Every line in the records below between the one holding "[researcher-annotated camera trap]" and the one holding "common name: mouse", inclusive, is to be set down exactly; all other lines are to be left out.

§ Data shown

>>>

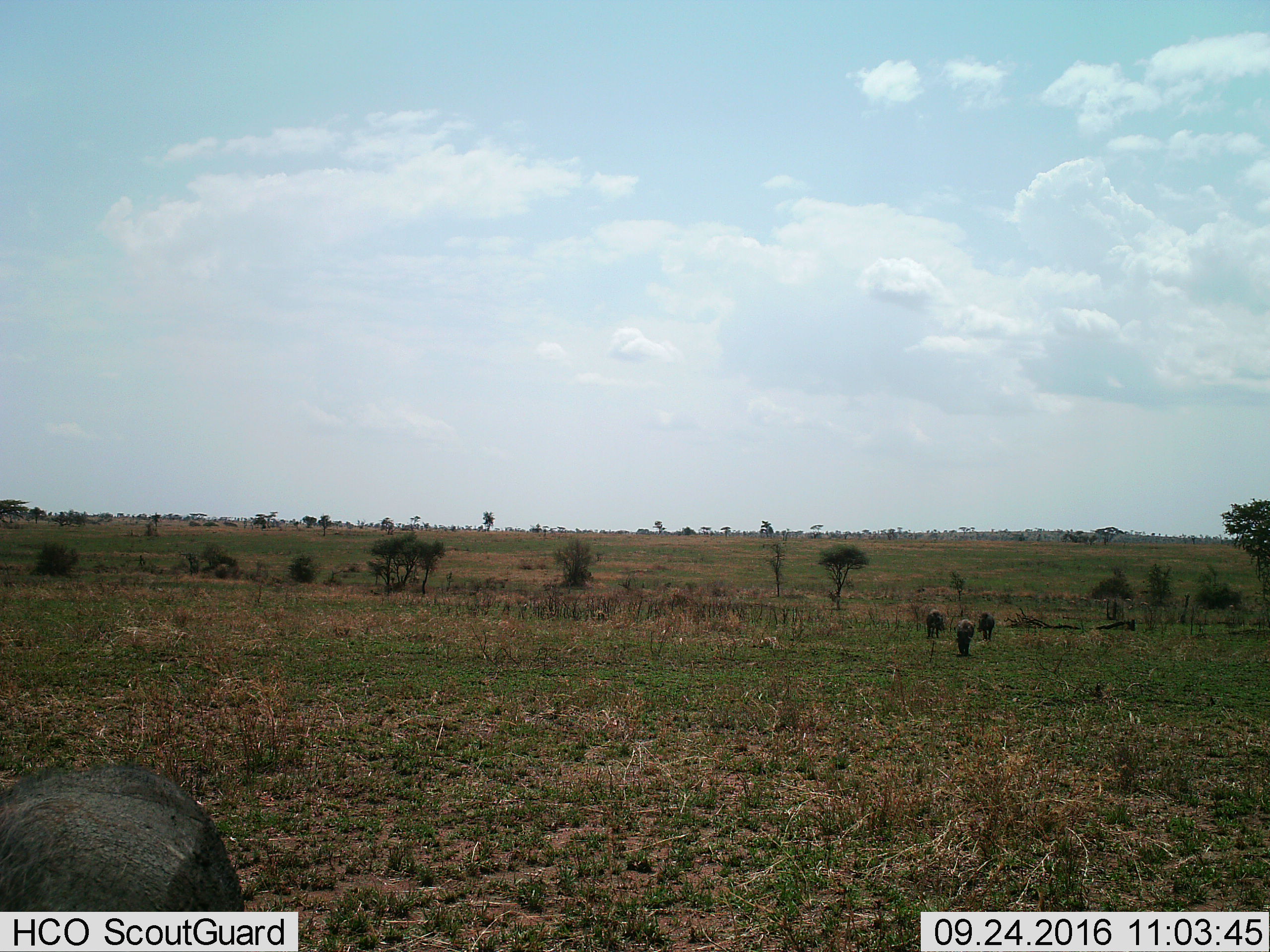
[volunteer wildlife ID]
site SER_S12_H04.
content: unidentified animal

<<<
>>>

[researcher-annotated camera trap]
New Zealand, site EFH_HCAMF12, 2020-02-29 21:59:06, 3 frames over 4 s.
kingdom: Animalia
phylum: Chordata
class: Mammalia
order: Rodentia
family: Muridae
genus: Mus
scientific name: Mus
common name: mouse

<<<
>>>

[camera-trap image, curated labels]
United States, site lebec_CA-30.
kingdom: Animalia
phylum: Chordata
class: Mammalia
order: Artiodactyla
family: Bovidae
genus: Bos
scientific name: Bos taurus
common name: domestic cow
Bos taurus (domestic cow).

<<<

§ Answer space
[researcher-annotated camera trap]
New Zealand, site EFH_HCAMF12, 2020-02-29 21:59:06, 3 frames over 4 s.
kingdom: Animalia
phylum: Chordata
class: Mammalia
order: Rodentia
family: Muridae
genus: Mus
scientific name: Mus
common name: mouse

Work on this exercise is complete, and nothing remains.